Please reproduce the records from the line containing "Is (x=849, y=286)" through the line containing "A: (x=93, y=437)", swapping "farther" for "further" and leaving everything else unchanged.

=== Supplied data ===
════
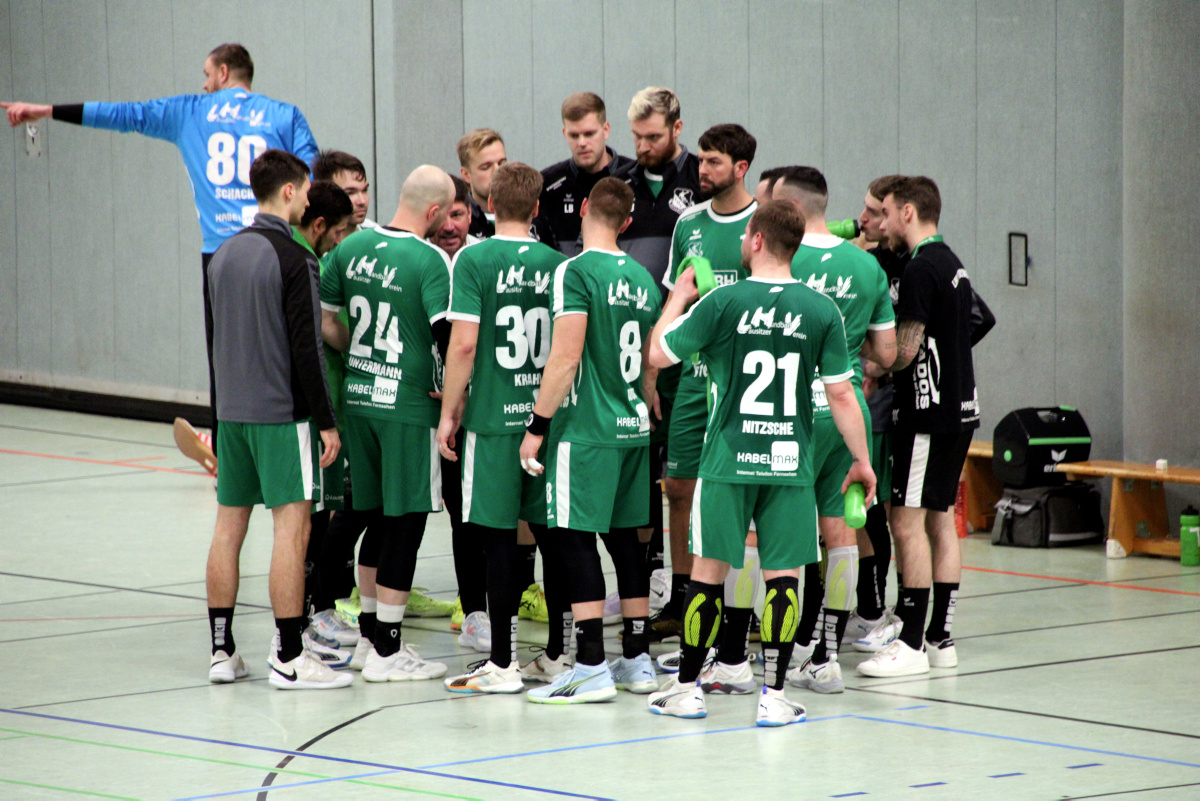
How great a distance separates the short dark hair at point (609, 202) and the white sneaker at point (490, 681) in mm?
════
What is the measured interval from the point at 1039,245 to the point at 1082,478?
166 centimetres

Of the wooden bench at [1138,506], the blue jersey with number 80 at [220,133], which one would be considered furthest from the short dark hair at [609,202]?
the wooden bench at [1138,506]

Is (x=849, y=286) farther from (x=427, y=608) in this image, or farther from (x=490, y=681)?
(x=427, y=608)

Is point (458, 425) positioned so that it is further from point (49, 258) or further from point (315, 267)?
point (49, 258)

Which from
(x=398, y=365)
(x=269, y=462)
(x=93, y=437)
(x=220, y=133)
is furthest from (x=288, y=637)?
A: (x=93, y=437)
════
=== Final answer ===
Is (x=849, y=286) further from (x=427, y=608) in this image, or further from (x=490, y=681)?
(x=427, y=608)

Is point (458, 425) positioned so that it is further from point (49, 258) or further from point (315, 267)?
point (49, 258)

Which from
(x=398, y=365)
(x=269, y=462)
(x=93, y=437)
(x=220, y=133)
is furthest from (x=288, y=637)?
A: (x=93, y=437)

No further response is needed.